The Performing Artists
Given the nature of the lottery approach, five of the actors are credited as “Somebody” in your program. While this is a strong, cohesive ensemble of performers, there are certainly some standouts. Palini Sunkara, a Junior acting student, has a natural style which makes any of their dialogue seem as though it had been created on the spot. Given that Mx. Sunkara would have had to memorize five separate roles, it is even more impressive how easily they execute their role of the night. Not to be outdone, Hannah Toronto (another Junior acting student) has a presence ontstage that can only be described as electric. You never want to take your eyes off them and their depiction of emotion is terribly relatable. These two young people have quite a bit of depth to offer whichever stages they choose to grace once they have finished at CCM.

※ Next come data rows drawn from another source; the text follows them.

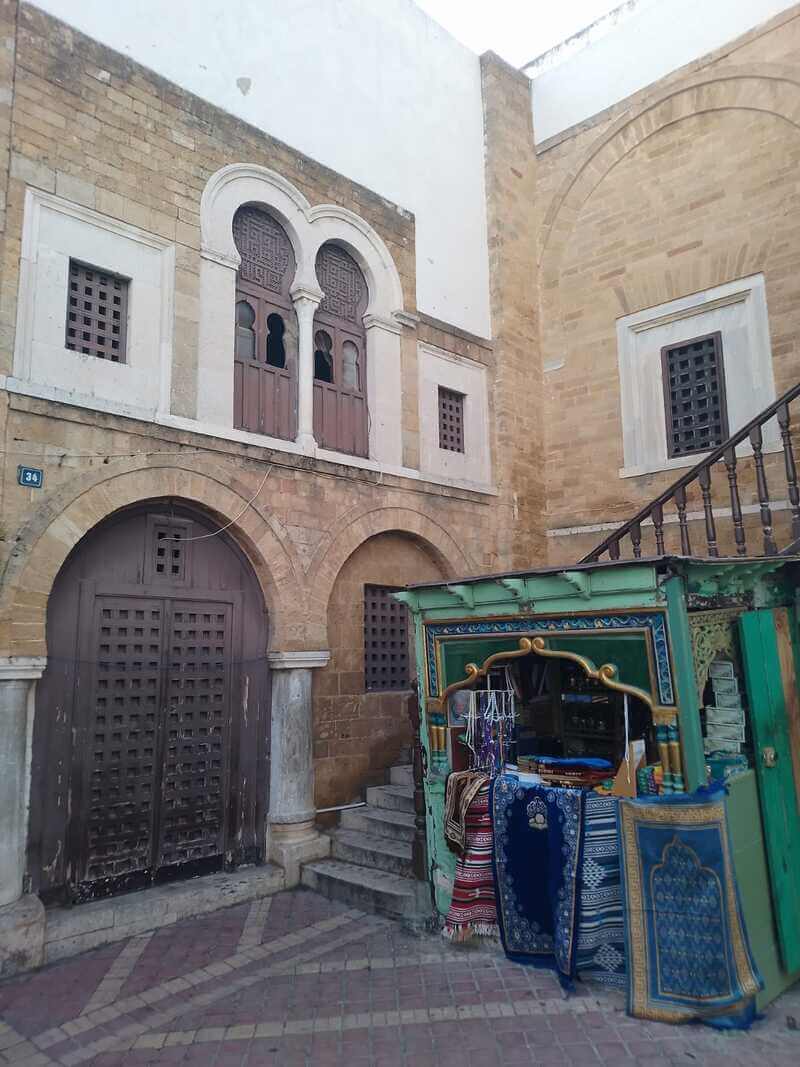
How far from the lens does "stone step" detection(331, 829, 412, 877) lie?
6844 mm

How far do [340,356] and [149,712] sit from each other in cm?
431

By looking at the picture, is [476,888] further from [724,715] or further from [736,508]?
[736,508]

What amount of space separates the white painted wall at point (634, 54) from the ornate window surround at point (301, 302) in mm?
4149

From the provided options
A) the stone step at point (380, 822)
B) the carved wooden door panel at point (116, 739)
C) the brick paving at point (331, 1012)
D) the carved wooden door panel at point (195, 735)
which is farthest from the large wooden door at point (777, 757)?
the carved wooden door panel at point (116, 739)

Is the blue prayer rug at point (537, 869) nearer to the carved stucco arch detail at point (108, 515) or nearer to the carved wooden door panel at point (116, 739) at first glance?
the carved stucco arch detail at point (108, 515)

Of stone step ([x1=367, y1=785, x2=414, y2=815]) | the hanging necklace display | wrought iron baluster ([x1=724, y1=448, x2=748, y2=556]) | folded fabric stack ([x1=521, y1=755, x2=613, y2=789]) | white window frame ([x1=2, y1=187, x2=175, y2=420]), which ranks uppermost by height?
white window frame ([x1=2, y1=187, x2=175, y2=420])

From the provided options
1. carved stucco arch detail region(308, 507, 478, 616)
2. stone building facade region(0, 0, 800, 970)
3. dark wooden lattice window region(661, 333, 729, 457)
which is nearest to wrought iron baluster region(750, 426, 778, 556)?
stone building facade region(0, 0, 800, 970)

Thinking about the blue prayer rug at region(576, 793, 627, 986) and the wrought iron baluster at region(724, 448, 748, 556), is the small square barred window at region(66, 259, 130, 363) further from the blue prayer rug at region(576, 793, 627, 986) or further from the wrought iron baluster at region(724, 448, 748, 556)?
the wrought iron baluster at region(724, 448, 748, 556)

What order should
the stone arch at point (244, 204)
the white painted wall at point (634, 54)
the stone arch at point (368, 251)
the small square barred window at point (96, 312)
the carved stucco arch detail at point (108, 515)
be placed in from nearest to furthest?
the carved stucco arch detail at point (108, 515) < the small square barred window at point (96, 312) < the stone arch at point (244, 204) < the stone arch at point (368, 251) < the white painted wall at point (634, 54)

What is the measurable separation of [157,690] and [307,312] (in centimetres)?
412

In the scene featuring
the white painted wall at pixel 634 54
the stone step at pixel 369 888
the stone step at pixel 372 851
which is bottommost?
the stone step at pixel 369 888

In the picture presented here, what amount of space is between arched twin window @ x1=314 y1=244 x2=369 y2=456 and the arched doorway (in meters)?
1.86

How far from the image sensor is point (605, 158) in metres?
10.7

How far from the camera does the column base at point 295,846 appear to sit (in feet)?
23.4
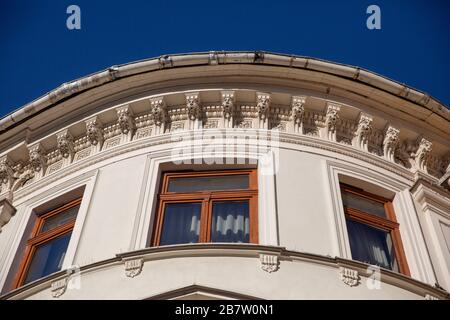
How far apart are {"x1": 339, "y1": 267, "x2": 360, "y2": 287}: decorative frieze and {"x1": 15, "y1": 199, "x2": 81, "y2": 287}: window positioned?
4.81 meters

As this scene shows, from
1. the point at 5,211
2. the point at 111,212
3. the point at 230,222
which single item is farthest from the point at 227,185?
the point at 5,211

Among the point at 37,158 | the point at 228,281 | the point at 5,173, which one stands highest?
the point at 37,158

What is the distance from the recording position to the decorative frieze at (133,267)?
1115cm

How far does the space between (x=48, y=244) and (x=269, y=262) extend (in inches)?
179

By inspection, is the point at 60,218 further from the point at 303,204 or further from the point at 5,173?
the point at 303,204

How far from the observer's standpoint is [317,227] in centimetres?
1220

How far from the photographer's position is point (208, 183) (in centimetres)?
1356

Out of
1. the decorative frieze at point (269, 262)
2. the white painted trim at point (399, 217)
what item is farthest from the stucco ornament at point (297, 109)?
the decorative frieze at point (269, 262)

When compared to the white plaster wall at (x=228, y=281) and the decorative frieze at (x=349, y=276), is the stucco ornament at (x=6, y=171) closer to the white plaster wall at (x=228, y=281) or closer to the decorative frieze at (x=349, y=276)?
the white plaster wall at (x=228, y=281)

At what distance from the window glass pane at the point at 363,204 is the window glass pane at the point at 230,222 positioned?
1.98 meters

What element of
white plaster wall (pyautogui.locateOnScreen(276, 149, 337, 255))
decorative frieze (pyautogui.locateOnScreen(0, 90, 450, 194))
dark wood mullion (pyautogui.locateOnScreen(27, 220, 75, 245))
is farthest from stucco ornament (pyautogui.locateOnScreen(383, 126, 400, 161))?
dark wood mullion (pyautogui.locateOnScreen(27, 220, 75, 245))

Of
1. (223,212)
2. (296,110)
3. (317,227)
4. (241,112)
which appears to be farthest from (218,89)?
(317,227)

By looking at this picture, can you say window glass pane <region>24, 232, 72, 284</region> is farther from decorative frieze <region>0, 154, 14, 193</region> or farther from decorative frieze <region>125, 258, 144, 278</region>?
decorative frieze <region>0, 154, 14, 193</region>

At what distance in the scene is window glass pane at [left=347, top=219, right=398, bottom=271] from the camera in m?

In Summary of CCM’s Everybody
While this play tries hard to make a point and can sometimes be described as “weird” (a direct quote from someone closely involved with it), it is an experience I am happy to have. It would serve as an excellent acting exercise for novice and veteran performers alike. While based off ancient observations, it remains timely. Even those of us humans who constantly wish to learn and evolve will have to come to terms with the idea that they are some things we will never know. In the meantime, we can turn to theatre. Everybody presented by CCM runs now through October 7. Tickets can be purchased at the CCM BOX OFFICE.